L’Etat va-t-il enfin réussir à mettre fin aux fraudes aux aides publiques ? Serpent de mer des différents gouvernements, ce dossier sensible va revenir au Sénat ce mercredi 2 avril dans le cadre de la proposition de loi (PPL) portée par le député (EPR) de Gironde et ancien ministre du Budget Thomas Cazenave. Dans le viseur figurent les aides à la rénovation énergétique et les certificats d’économie d’énergie (C2E). Au total, cette traque contre la fraude permettrait « un gain de 1,6 milliard d’euros aux finances publiques », explique Thomas Cazenave contacté par La Tribune.

Traiter la fraude à la source

Reprenant le principe du prélèvement à la source mis en place en 2019, la proposition de loi veut s’attaquer à la fraude à la source. Le premier article de la loi permet ainsi à l’administration de suspendre des aides. Pour laisser plus de temps aux fonctionnaires de mener ces enquêtes, la loi prévoit que le délai de suspension des aides soit renouvelable une fois.
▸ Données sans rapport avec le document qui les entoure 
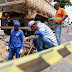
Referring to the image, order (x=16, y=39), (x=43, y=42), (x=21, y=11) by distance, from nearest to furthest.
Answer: (x=43, y=42), (x=16, y=39), (x=21, y=11)

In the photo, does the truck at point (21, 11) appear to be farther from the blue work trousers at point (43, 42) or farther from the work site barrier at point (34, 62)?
the work site barrier at point (34, 62)

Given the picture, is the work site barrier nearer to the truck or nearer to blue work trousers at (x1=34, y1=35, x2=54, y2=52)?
blue work trousers at (x1=34, y1=35, x2=54, y2=52)

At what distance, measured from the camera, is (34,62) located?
4.15ft

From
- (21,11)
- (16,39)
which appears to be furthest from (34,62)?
(21,11)

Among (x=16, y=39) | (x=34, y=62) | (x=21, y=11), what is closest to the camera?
(x=34, y=62)

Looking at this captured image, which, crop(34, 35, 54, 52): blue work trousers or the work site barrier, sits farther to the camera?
crop(34, 35, 54, 52): blue work trousers

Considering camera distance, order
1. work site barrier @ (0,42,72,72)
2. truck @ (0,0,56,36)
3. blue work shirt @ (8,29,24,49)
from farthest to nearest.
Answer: truck @ (0,0,56,36) → blue work shirt @ (8,29,24,49) → work site barrier @ (0,42,72,72)

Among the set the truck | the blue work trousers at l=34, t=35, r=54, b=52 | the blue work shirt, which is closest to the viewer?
the blue work trousers at l=34, t=35, r=54, b=52

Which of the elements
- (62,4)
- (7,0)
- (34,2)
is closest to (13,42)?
(34,2)

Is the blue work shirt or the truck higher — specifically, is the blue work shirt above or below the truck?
below

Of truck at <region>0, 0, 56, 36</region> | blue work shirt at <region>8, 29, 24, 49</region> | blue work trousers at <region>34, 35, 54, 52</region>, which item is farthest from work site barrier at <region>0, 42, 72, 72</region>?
truck at <region>0, 0, 56, 36</region>

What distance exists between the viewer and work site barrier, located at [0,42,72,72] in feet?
3.30

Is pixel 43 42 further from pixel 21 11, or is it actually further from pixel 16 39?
pixel 21 11

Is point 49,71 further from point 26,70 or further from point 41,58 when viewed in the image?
point 26,70
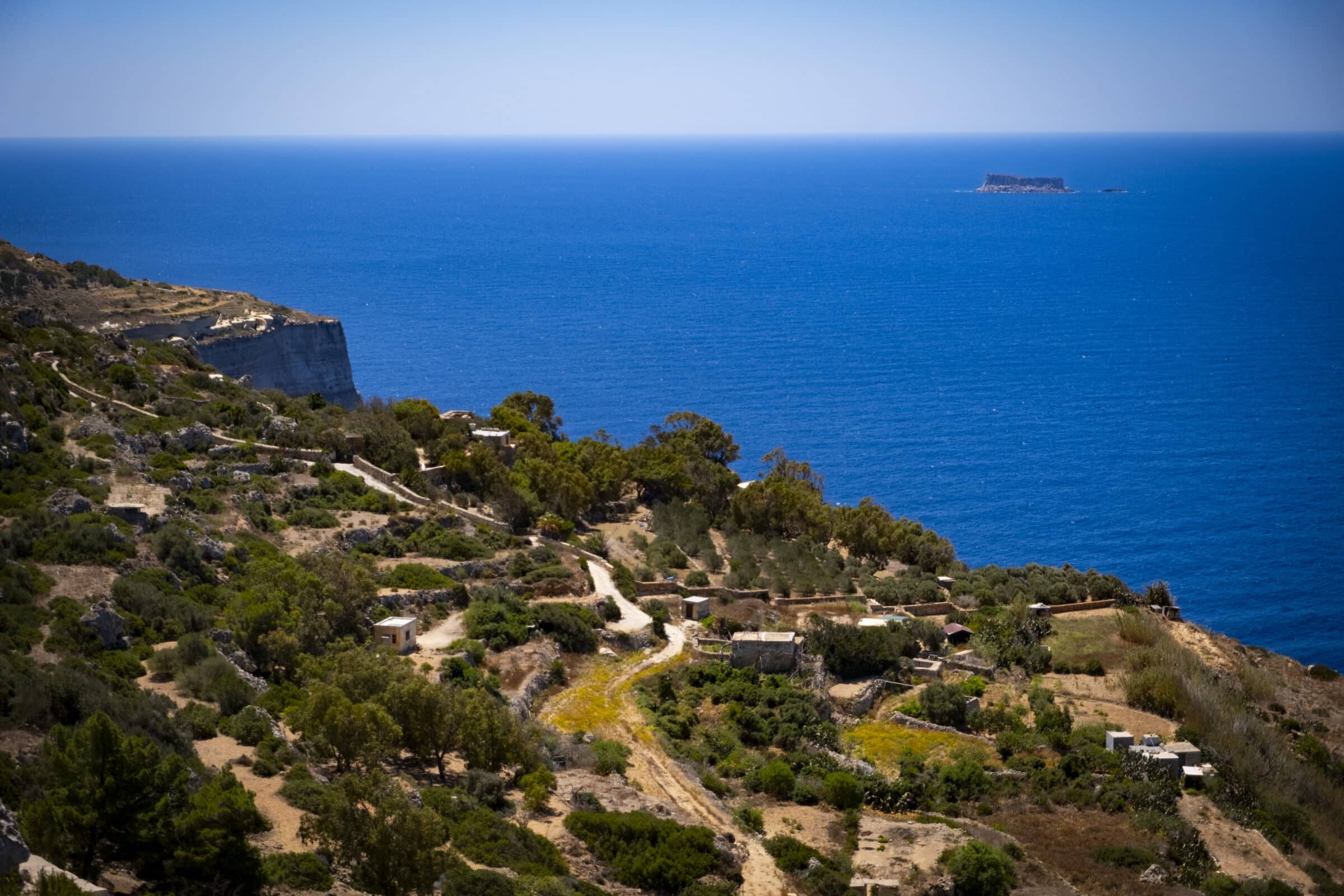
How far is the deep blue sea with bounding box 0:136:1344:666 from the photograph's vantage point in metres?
64.9

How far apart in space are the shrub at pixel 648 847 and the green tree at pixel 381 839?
3750 millimetres

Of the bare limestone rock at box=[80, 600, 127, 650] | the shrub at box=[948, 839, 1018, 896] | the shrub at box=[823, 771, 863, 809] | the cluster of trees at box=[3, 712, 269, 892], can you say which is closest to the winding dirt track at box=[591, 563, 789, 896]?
the shrub at box=[823, 771, 863, 809]

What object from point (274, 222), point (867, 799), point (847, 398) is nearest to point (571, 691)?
point (867, 799)

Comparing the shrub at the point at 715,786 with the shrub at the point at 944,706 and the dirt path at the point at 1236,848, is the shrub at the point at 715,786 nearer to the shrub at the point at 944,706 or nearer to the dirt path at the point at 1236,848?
the shrub at the point at 944,706

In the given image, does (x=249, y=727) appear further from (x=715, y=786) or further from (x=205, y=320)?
(x=205, y=320)

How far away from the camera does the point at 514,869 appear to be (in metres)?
19.9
L’un des problèmes est que beaucoup d’entreprises sont créées uniquement pour toucher des aides. L’ancien ministre de budget avait mis l’accent sur « les sociétés éphémères ». Pour contrer ce phénomène, la proposition de loi devrait permettre de muscler l’arsenal pour lutter contre l’absence d’immatriculation au registre national des entreprises (RNE). « La commission [du Sénat] estime que le défaut d’immatriculation au RNE est fréquemment révélateur de comportements frauduleux, traduisant l’absence des qualifications nécessaires pour exercer l’activité choisie ou un contournement d’une interdiction de gérer », souligne la chambre haute.  Si « un manquement délibéré » est caractérisé, le versement de l’aide peut être coupé. En cas d’adoption, ce texte de loi permettrait de sécuriser l’administration face aux différents types de recours. Sur le volet consommateur, la proposition de loi prévoit d’interdire le démarchage téléphonique pour les dispositifs qui bénéficient d’aides.

Muscler les sanctions sur la rénovation

L’autre volet important du texte est de muscler les sanctions à l’encontre des fraudes sur la rénovation des bâtiments. Selon la Commission des affaires économiques du Sénat, plus de la moitié des entreprises contrôlées dans le secteur de la rénovation énergétique présentait « des anomalies ». Le coût des fraudes pour les certificats d’énergie est estimé à 280 millions d’euros. Concernant ces certificats, la proposition de loi permettrait de muscler les sanctions financières à hauteur de 10% du chiffre d’affaires de l’entreprise et 12% en cas de récidive.

Les enquêteurs de Bercy (DGCCRF) pourront avoir plus facilement recours à l’anonymisation pour mener à bien leur investigation ou à des noms d’emprunt. L’administration pourrait également permettre de « croiser les données entre administration afin de mieux identifier les schémas de fraude », souligne Thomas Cazenave. Toujours dans la logique de sanction, la loi prévoit également d’accroître la publicité des sanctions par l’administration. Cette pratique du « Name and Shame » inspirée des pays anglo-saxons s’est certes développée dans l’Hexagone. Mais cela n’a pas empêcher la révélation de scandales retentissants.

 Les aides aux entreprises passées au crible au Sénat

Au centre d’une commission d’enquête au Sénat, les aides publiques aux entreprises sont actuellement passées au crible. A ce stade, le flou demeure sur le montant total et la nature des aides tant convoitées.« Il y a des problèmes d’information pour recenser les aides et pour en mesurer leur coût », a déclaré François Ecalle, spécialiste des finances publiques et ancien fonctionnaire de la Cour des comptes mardi 1er avril. « Les évaluations sur les aides sont insuffisantes. On ne peut pas évaluer 2.200 dispositifs », a-t-il déploré.